**ARBEITSANWEISUNG**
Gib aus dem Forenthread über die kostenlosen SIM-Karten den Abschnitt von „Da mußt Du Dich“ bis einschließlich „dafür erfüllen müssen.“ wortgetreu wieder.

# Kostelose Korten



## Alimer (12 Oktober 2016)

Bin ich fluechteling und wil eine diese 50.000 Karten
http://www.teltarif.de/yourfone-sim-karten-aktion-fluechtlinge/news/61421.html
Wo kan ich bekomme ?


----------



## Hippo (12 Oktober 2016)

Da mußt Du Dich an Yourfone wenden

>>>>>   https://www.yourfone.de/contact#MyForm


----------



## BenTigger (12 Oktober 2016)

yourfone hat 50 000 SIM-Karten samt Prepaid-Tarif für die Integration von Flüchtlingen zur Verfügung gestellt. Wie wir bereits berichtet haben, werden 20 000 SIM-Karten an den Deutschen Caritasverband und 30 000 SIM-Karten an das Deutsche Rote Kreuz gehen. Der mögliche Startschuss dafür soll in den kommenden ein bis zwei Wochen erfolgen. Zuvor sind noch einige logistische Abstimmungen durchzuführen. Abhängig vom Erfolg der Aktion und der Nachfrage ist yourfone auch nicht davon abgeneigt, noch mehr SIM-Karten zu spenden. Interessant ist nun, wie man die SIM-Karten unter den Flüchtlingen verteilen möchte und welche Voraussetzungen diese dafür erfüllen müssen.

Wie uns Roberto Alborino (Referatsleiter Migration und Integration im Deutschen Caritasverband) im Gespräch mitgeteilt hat, will man die Prepaid-SIM-Karten koordiniert verteilen. So hat man sich dazu entschlossen, die SIM-Karten nur den Flüchtlingen zu geben, die eine große Chance haben, in Deutschland Bleiberecht zu erhalten. Zudem gehen die SIM-Karten an die Erstaufnahmeeinrichtungen in den Beratungsstellen und werden von den Sozialarbeitern einzeln verteilt. Dabei werden die Prepaid-SIM-Karten je nach Bedarf an die bundesweiten Erstaufnahmeeinrichtungen geschickt. Laut Alborino gebe es zum Beispiel in Essen eine große Nachfrage.

**AUSGEWÄHLTE ZEILEN**
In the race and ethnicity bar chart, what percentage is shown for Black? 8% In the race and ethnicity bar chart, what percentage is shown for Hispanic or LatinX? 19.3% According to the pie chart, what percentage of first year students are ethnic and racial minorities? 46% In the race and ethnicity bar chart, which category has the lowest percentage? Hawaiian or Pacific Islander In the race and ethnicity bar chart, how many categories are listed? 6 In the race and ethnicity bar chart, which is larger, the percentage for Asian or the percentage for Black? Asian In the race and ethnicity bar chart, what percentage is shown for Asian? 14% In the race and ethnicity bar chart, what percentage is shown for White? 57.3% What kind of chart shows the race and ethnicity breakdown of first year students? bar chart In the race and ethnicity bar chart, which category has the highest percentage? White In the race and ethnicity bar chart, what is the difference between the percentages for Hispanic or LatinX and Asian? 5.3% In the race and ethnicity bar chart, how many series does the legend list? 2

==

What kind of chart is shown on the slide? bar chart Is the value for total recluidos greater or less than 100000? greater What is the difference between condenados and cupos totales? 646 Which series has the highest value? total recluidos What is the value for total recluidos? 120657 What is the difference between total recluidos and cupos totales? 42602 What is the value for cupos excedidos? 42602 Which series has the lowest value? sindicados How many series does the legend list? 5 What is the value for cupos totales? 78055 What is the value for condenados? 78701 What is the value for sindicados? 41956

**LÖSUNG**
Da mußt Du Dich an Yourfone wenden

>>>>>   https://www.yourfone.de/contact#MyForm


----------



## BenTigger (12 Oktober 2016)

yourfone hat 50 000 SIM-Karten samt Prepaid-Tarif für die Integration von Flüchtlingen zur Verfügung gestellt. Wie wir bereits berichtet haben, werden 20 000 SIM-Karten an den Deutschen Caritasverband und 30 000 SIM-Karten an das Deutsche Rote Kreuz gehen. Der mögliche Startschuss dafür soll in den kommenden ein bis zwei Wochen erfolgen. Zuvor sind noch einige logistische Abstimmungen durchzuführen. Abhängig vom Erfolg der Aktion und der Nachfrage ist yourfone auch nicht davon abgeneigt, noch mehr SIM-Karten zu spenden. Interessant ist nun, wie man die SIM-Karten unter den Flüchtlingen verteilen möchte und welche Voraussetzungen diese dafür erfüllen müssen.